The PC Gamer team has collectively spent hundreds of hours playing Elden Ring: Shadow of the Erdtree, and we still have no idea what the deal is with the glowing blue wormy guy
Shadow of the Erdtree’s trailers and promo images were full of distinctive characters: holy knights and flaming impalers, an ungodly hippopotamus and a masked man snoozing in a purple swamp. But a surprise favorite wound up being a silly little noodle man with a surprised face and wee arms.

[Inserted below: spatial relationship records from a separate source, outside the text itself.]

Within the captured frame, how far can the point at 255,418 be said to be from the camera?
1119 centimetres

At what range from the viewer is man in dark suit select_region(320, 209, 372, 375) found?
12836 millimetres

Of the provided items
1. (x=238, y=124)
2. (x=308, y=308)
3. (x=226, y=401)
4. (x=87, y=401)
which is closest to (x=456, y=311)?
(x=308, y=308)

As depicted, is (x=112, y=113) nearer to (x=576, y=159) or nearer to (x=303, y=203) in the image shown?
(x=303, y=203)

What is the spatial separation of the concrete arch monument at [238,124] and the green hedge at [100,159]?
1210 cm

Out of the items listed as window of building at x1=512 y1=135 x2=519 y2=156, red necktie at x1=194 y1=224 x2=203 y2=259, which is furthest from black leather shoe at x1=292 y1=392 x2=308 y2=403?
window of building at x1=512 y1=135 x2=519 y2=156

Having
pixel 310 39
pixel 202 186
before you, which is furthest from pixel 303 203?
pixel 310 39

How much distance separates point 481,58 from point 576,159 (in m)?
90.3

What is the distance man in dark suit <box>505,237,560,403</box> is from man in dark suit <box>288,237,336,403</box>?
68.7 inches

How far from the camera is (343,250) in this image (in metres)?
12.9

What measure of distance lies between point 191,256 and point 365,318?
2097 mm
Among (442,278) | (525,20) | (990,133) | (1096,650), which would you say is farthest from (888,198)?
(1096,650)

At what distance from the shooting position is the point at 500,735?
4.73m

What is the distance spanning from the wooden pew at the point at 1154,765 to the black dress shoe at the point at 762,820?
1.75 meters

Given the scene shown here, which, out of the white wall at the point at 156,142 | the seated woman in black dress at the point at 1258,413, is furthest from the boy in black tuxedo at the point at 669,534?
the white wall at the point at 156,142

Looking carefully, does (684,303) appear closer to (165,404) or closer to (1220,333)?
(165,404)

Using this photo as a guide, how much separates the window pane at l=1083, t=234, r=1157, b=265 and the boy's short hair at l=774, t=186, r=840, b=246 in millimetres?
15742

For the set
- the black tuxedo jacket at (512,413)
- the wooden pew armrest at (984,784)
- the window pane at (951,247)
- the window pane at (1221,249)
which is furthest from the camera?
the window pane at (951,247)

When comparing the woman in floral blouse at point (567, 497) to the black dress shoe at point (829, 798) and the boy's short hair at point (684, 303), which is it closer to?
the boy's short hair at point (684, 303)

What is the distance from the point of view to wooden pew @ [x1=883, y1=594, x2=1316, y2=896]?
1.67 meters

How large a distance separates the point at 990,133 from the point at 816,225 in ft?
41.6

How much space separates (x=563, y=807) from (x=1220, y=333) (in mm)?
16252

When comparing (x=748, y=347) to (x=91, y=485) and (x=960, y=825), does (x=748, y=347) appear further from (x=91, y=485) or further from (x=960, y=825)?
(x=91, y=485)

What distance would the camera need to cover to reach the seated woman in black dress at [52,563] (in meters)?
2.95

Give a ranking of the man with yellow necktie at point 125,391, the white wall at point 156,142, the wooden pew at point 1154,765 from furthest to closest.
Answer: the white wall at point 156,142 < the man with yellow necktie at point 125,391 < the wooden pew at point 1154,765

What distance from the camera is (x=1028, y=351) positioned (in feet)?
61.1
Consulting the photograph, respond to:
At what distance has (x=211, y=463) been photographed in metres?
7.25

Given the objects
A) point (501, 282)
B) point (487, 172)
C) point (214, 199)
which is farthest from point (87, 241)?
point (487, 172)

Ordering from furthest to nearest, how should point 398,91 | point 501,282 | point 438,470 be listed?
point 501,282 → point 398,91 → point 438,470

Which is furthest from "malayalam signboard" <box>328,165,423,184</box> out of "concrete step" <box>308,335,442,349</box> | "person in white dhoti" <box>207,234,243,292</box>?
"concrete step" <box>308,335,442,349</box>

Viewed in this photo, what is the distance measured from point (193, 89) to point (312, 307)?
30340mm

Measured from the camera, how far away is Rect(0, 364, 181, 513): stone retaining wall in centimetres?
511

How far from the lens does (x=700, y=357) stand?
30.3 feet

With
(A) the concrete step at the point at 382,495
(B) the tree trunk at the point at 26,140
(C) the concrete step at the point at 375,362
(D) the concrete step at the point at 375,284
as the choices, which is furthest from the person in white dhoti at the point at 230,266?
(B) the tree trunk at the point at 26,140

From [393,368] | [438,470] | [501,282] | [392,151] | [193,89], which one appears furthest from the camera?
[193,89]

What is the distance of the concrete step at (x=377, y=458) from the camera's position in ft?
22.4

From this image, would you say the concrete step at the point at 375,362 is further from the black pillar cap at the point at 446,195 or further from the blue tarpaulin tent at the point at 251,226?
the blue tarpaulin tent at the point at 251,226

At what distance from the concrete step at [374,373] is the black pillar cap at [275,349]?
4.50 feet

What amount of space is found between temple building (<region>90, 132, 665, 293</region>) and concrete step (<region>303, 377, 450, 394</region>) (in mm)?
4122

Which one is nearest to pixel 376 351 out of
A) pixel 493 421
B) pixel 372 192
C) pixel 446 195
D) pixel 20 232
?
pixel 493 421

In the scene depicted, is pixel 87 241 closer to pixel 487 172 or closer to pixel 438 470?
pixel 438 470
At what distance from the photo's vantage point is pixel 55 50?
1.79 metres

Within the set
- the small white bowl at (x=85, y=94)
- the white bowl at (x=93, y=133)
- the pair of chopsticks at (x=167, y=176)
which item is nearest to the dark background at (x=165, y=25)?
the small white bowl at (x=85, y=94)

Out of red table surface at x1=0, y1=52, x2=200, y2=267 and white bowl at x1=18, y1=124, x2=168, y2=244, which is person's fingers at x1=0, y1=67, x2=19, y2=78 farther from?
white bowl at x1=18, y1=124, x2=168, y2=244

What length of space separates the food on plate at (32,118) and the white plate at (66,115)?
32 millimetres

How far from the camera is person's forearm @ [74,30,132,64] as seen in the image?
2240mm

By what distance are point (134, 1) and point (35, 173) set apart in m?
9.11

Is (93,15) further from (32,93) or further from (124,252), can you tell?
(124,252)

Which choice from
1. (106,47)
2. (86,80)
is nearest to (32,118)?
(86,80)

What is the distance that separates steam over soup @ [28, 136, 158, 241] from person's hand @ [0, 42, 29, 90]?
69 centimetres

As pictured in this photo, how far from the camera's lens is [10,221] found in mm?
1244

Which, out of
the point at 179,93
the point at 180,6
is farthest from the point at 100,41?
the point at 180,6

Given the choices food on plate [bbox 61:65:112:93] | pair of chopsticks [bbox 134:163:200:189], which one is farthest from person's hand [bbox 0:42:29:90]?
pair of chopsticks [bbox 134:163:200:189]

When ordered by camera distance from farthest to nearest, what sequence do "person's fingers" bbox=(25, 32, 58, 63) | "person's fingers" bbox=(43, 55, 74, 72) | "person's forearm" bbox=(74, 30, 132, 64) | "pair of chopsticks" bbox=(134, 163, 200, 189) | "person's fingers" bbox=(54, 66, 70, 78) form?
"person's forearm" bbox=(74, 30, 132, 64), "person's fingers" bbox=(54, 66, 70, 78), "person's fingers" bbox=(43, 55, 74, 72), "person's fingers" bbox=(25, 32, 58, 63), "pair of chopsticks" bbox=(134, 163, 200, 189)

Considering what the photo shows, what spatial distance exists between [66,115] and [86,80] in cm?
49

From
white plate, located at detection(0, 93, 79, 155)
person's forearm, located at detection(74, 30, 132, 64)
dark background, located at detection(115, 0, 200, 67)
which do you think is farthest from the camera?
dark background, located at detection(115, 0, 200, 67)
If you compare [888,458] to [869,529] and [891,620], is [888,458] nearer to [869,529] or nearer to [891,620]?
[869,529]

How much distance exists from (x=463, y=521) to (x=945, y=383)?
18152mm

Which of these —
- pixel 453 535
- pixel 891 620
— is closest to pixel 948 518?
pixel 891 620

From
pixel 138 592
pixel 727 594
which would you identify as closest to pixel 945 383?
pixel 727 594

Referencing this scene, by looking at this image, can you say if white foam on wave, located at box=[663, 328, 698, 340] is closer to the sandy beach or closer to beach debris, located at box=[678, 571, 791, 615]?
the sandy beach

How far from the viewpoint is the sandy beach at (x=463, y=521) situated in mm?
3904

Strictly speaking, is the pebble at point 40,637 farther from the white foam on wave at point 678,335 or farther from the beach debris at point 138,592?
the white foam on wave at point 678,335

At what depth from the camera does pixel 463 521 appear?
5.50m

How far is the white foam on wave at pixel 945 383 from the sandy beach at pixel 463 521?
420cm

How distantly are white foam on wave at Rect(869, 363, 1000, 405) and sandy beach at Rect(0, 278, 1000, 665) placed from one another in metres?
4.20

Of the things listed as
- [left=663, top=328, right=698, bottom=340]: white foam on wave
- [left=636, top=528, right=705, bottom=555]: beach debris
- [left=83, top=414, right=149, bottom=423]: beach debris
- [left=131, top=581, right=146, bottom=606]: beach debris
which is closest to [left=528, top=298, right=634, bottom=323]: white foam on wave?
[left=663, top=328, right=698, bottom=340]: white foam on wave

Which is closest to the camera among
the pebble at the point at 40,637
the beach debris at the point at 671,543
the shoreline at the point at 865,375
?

“Who is this handsome stranger,” we all wondered. “What deeply tragic backstory is he hiding?” Perhaps most important of all: “Will we be forced to bring the wormy man to some manner of tragic end by completing his questline?” After hours and hours of Shadow of the Erdtree play in a full-court press from PC Gamer’s Souls-likers, Shadow of the Erdtree’s wormy man remains as mysterious as ever. Spoilers, such as they are, for the wormy man to follow.
There really doesn’t seem to be any story or lore behind the wormy guys—because there are many of them—at least as far as we’ve found. They’re basically a new form of wildlife in The Land of Shadow, like the beloved turtles or Spirit Jellyfish of the base game, with their coloration having a lot in common with those latter critters.
Some of them are placid and friendly, while there are also ones that glow red and attack you as you pass—in predictably goofy fashion too, their red little faces swell up and they vomit glowing strands of something on you for a ton of damage. But they are so goddamn cute, so charming and endearing, that I will never raise my hand against one in anger.
Dear god, maybe that’s why we on the PCG team don’t know the wormy guys’ lore. What if they drop some kind of crafting component that explains everything, their names and deeply tragic backstory? The turtles of the base game relinquish their necks on being slain, a foul trophy for the cruelest of Elden Ring players. What if a cryptic lore-carrying Wormy Guy Spleen is but an R1 attack away?
Perhaps some mysteries must remain unsolved, if that’s what it requires. I am a sworn friend to all worms, even ones that glow red and attack me as I pass by. I’ll wait for someone like Elden Loremaster VaatiVidya to get their hands dirty and produce a 50-minute YouTube video titled something like “The Primeval Tragedy of Shadow of the Erdtree’s Goofy Glowing Wormy Guys.”